Here is a case study from a previous assignment I ran, it’s brief but it explains what is possible with process improvement, that is dramatic improvements in customer quality and significantly reduced costs.
The Bank was under tremendous pressure to be more of a ‘gentle hand’ with customers who were experiencing financial difficulty. A team to help with ‘hardship’ existed, and another who provided financial solutions. Both doing more or less the same thing but generating duplication and getting into each other’s way.
Having been asked by the client to review and improve the two teams, investigations revealed it took 63 days for customers to receive an approval for assistance. Meanwhile the account continued to cycle with out payment, making it ever more difficult for declined customers to catch up.
A complete systems review was carried out, eliminating wasted effort from the process and challenging long held beliefs about ‘how things must be down’ (after all this was a bank).

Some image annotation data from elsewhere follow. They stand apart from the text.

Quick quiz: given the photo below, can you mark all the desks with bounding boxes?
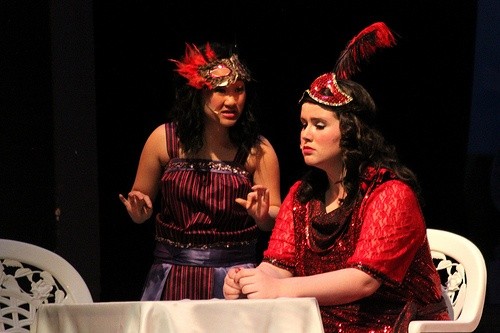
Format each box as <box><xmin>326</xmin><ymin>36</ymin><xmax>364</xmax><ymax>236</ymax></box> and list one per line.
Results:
<box><xmin>36</xmin><ymin>297</ymin><xmax>326</xmax><ymax>333</ymax></box>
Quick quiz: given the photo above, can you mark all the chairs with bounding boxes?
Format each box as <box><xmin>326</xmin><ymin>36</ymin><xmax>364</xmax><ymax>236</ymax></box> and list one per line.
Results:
<box><xmin>0</xmin><ymin>238</ymin><xmax>95</xmax><ymax>333</ymax></box>
<box><xmin>408</xmin><ymin>228</ymin><xmax>487</xmax><ymax>333</ymax></box>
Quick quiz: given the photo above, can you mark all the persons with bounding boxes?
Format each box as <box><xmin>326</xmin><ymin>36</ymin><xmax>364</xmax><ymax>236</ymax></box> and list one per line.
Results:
<box><xmin>222</xmin><ymin>73</ymin><xmax>452</xmax><ymax>333</ymax></box>
<box><xmin>118</xmin><ymin>43</ymin><xmax>282</xmax><ymax>300</ymax></box>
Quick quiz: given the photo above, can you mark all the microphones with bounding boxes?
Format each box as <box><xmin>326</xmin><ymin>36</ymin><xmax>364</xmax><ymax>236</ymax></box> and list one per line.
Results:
<box><xmin>205</xmin><ymin>101</ymin><xmax>218</xmax><ymax>116</ymax></box>
<box><xmin>298</xmin><ymin>145</ymin><xmax>302</xmax><ymax>149</ymax></box>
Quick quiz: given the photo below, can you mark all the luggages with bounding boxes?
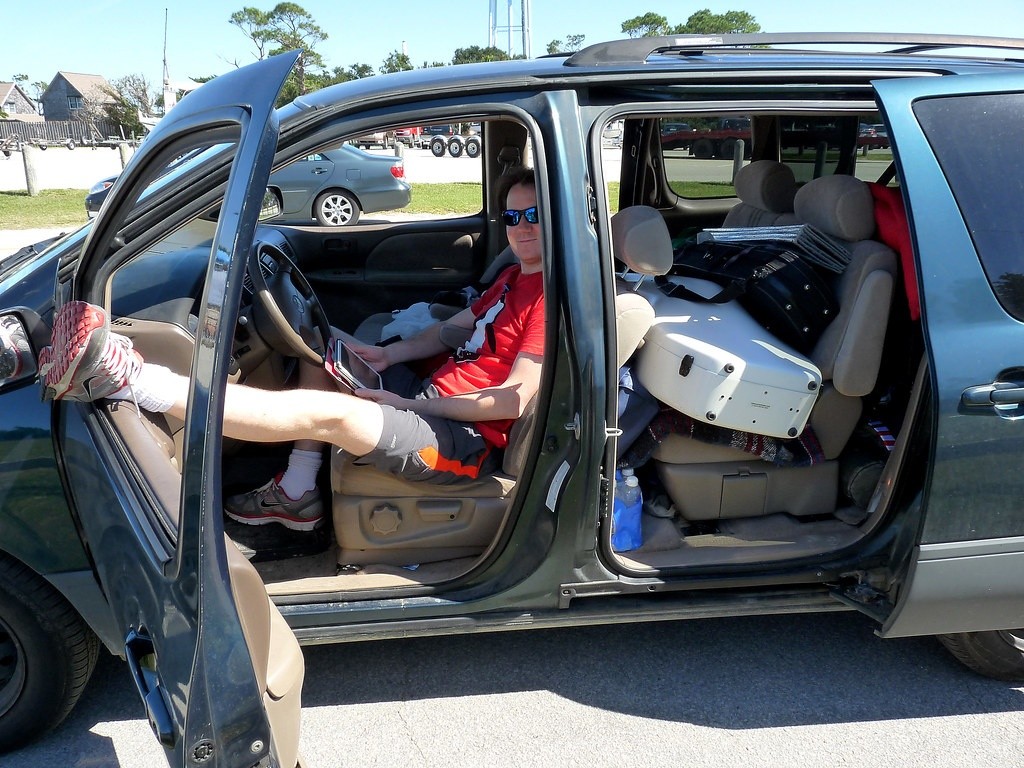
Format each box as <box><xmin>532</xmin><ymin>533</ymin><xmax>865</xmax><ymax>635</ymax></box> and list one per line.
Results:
<box><xmin>615</xmin><ymin>270</ymin><xmax>821</xmax><ymax>438</ymax></box>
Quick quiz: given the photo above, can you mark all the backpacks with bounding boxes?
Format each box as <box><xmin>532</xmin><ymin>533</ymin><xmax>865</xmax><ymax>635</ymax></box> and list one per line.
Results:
<box><xmin>656</xmin><ymin>240</ymin><xmax>841</xmax><ymax>355</ymax></box>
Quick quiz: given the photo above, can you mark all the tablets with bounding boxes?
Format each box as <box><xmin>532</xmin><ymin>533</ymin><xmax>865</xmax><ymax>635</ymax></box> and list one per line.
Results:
<box><xmin>336</xmin><ymin>339</ymin><xmax>383</xmax><ymax>391</ymax></box>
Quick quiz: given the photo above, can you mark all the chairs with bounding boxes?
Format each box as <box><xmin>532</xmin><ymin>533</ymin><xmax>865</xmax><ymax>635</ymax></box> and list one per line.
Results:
<box><xmin>650</xmin><ymin>175</ymin><xmax>899</xmax><ymax>527</ymax></box>
<box><xmin>352</xmin><ymin>246</ymin><xmax>522</xmax><ymax>362</ymax></box>
<box><xmin>327</xmin><ymin>206</ymin><xmax>672</xmax><ymax>565</ymax></box>
<box><xmin>721</xmin><ymin>159</ymin><xmax>802</xmax><ymax>231</ymax></box>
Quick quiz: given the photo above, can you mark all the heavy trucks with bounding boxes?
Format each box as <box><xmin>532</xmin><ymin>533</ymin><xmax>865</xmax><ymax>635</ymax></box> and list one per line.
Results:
<box><xmin>660</xmin><ymin>124</ymin><xmax>751</xmax><ymax>159</ymax></box>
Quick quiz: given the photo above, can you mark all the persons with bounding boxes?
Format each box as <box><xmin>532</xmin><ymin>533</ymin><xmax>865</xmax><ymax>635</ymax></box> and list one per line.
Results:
<box><xmin>38</xmin><ymin>169</ymin><xmax>555</xmax><ymax>528</ymax></box>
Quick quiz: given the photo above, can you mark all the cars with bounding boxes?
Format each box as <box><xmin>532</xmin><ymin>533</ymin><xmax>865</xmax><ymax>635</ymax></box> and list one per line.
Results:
<box><xmin>84</xmin><ymin>140</ymin><xmax>412</xmax><ymax>230</ymax></box>
<box><xmin>857</xmin><ymin>121</ymin><xmax>877</xmax><ymax>137</ymax></box>
<box><xmin>351</xmin><ymin>130</ymin><xmax>398</xmax><ymax>150</ymax></box>
<box><xmin>659</xmin><ymin>122</ymin><xmax>692</xmax><ymax>133</ymax></box>
<box><xmin>868</xmin><ymin>123</ymin><xmax>889</xmax><ymax>138</ymax></box>
<box><xmin>718</xmin><ymin>116</ymin><xmax>753</xmax><ymax>131</ymax></box>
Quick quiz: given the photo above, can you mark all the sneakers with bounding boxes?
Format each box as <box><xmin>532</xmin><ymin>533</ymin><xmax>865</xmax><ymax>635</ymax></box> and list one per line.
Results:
<box><xmin>37</xmin><ymin>300</ymin><xmax>144</xmax><ymax>404</ymax></box>
<box><xmin>224</xmin><ymin>474</ymin><xmax>325</xmax><ymax>530</ymax></box>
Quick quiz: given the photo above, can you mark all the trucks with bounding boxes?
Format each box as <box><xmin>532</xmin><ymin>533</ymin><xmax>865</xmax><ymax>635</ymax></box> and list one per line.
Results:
<box><xmin>394</xmin><ymin>125</ymin><xmax>423</xmax><ymax>148</ymax></box>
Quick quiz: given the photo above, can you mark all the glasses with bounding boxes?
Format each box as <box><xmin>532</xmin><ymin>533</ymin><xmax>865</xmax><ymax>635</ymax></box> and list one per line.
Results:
<box><xmin>502</xmin><ymin>205</ymin><xmax>539</xmax><ymax>226</ymax></box>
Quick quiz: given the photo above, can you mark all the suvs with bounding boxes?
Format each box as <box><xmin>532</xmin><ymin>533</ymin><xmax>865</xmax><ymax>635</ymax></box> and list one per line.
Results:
<box><xmin>0</xmin><ymin>27</ymin><xmax>1024</xmax><ymax>768</ymax></box>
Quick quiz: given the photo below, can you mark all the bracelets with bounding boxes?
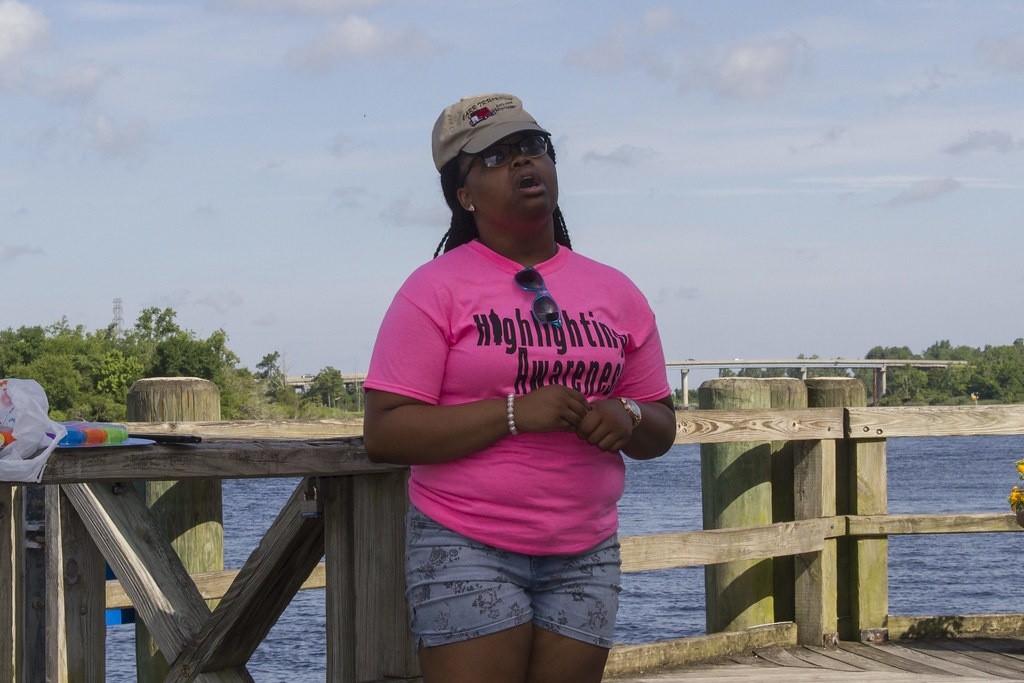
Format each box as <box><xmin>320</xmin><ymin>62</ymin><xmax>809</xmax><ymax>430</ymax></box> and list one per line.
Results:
<box><xmin>505</xmin><ymin>388</ymin><xmax>520</xmax><ymax>435</ymax></box>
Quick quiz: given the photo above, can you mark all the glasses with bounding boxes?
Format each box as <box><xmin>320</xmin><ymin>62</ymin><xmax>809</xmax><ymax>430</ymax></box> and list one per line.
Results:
<box><xmin>513</xmin><ymin>264</ymin><xmax>562</xmax><ymax>327</ymax></box>
<box><xmin>459</xmin><ymin>136</ymin><xmax>547</xmax><ymax>188</ymax></box>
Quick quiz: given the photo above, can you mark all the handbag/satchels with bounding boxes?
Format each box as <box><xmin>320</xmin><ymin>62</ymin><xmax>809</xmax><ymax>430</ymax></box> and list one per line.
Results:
<box><xmin>0</xmin><ymin>378</ymin><xmax>68</xmax><ymax>484</ymax></box>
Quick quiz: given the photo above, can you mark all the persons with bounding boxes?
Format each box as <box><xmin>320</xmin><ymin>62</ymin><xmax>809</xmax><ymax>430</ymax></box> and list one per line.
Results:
<box><xmin>357</xmin><ymin>86</ymin><xmax>680</xmax><ymax>683</ymax></box>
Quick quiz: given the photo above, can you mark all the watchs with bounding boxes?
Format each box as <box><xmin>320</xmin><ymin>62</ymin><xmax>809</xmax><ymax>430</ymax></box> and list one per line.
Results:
<box><xmin>617</xmin><ymin>395</ymin><xmax>644</xmax><ymax>428</ymax></box>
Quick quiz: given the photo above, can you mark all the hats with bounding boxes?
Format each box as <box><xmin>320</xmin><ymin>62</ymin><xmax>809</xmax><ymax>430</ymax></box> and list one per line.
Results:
<box><xmin>431</xmin><ymin>92</ymin><xmax>552</xmax><ymax>174</ymax></box>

A concurrent change plan was implemented to help manage such a dramatic change, which included focus groups, regular email communications and status reports.
Resulting in a reduction of time to approval from 63 days to just 3 and an annualised bottom line saving of $300,000.
Isn’t it a shame that process improvement only seems to occur when a “problem” is discovered. Just think how well the bank could have been running if they made process improvement a continual part of the way they run the company!
Very True. That is where innovation is where I prefer to work. I prefer companies that aren’t just fixing problems, which only serves to put them back to their previous levels success, as apposed to moving to the next level. moving to the next level is true innovation. Look at Apple et al.